Elevage animal : les antibiotiques, c’est vraiment plus automatique

Limiter la consommation d’antibiotiques chez l’animal, les vétérinaires français y sont parvenus. Le résultat d’un encadrement très contraignant de leur exercice via un plan d’actions pluriannuel lancé en 2012. Pour une fois, la France se trouve plutôt parmi les pays bons élèves. Reste à maintenir les efforts.

Si les tentatives de régulation de la consommation des antibiotiques utilisés en médecine humaine ne portent pas leurs fruits, la démarche est beaucoup plus concluante du côté de nos amis les bêtes.

L’Agence nationale de sécurité sanitaire de l’alimentation de l’environnement et du travail (Anses) a rendu public ce matin les chiffres de la consommation d’antibiotiques en médecine vétérinaire.

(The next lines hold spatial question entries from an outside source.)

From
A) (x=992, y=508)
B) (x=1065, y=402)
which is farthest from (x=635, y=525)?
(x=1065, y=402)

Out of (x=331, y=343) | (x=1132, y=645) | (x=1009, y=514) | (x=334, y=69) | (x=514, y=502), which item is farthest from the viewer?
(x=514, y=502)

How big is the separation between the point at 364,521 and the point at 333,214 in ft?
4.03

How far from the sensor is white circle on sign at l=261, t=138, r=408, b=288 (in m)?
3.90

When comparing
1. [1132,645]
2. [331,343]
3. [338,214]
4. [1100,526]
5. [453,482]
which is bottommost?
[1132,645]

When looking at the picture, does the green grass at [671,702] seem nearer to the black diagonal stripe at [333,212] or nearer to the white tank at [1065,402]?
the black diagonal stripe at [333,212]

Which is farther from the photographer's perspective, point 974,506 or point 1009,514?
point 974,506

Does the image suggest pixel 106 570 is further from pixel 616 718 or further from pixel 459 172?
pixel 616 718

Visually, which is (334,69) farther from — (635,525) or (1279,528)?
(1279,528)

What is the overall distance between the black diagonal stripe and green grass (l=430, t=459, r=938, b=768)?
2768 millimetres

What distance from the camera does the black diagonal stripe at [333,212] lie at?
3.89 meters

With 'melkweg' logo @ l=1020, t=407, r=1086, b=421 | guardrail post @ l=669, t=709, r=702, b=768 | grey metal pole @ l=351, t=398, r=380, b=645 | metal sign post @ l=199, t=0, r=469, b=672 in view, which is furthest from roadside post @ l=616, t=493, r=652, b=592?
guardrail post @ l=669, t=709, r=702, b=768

En 2017, les chiens et les chats, les lapins, les veaux, vaches et autres cochons ont consommé en France 499 tonnes d’antibiotiques. C’est près de deux fois moins qu’en 2011 (910 tonnes) indiquent les données publiées par l’Anses. A titre de comparaison, les Français ont ingurgité 700 tonnes d’antibiotiques l’année dernière.

Des résultats bien au-delà des objectifs

A l’origine de ces résultats plus que probants, le premier plan Ecoantibio 2012-2016 lancé en novembre 2011 par le ministère en charge de l’agriculture afin de diminuer de façon importante l’emploi d’antibiotiques par les animaux. Objectif affiché de ce plan d’action (un second est en cours depuis 2017) : réduire d’au moins 25 % l’usage des antibiotiques en 5 ans.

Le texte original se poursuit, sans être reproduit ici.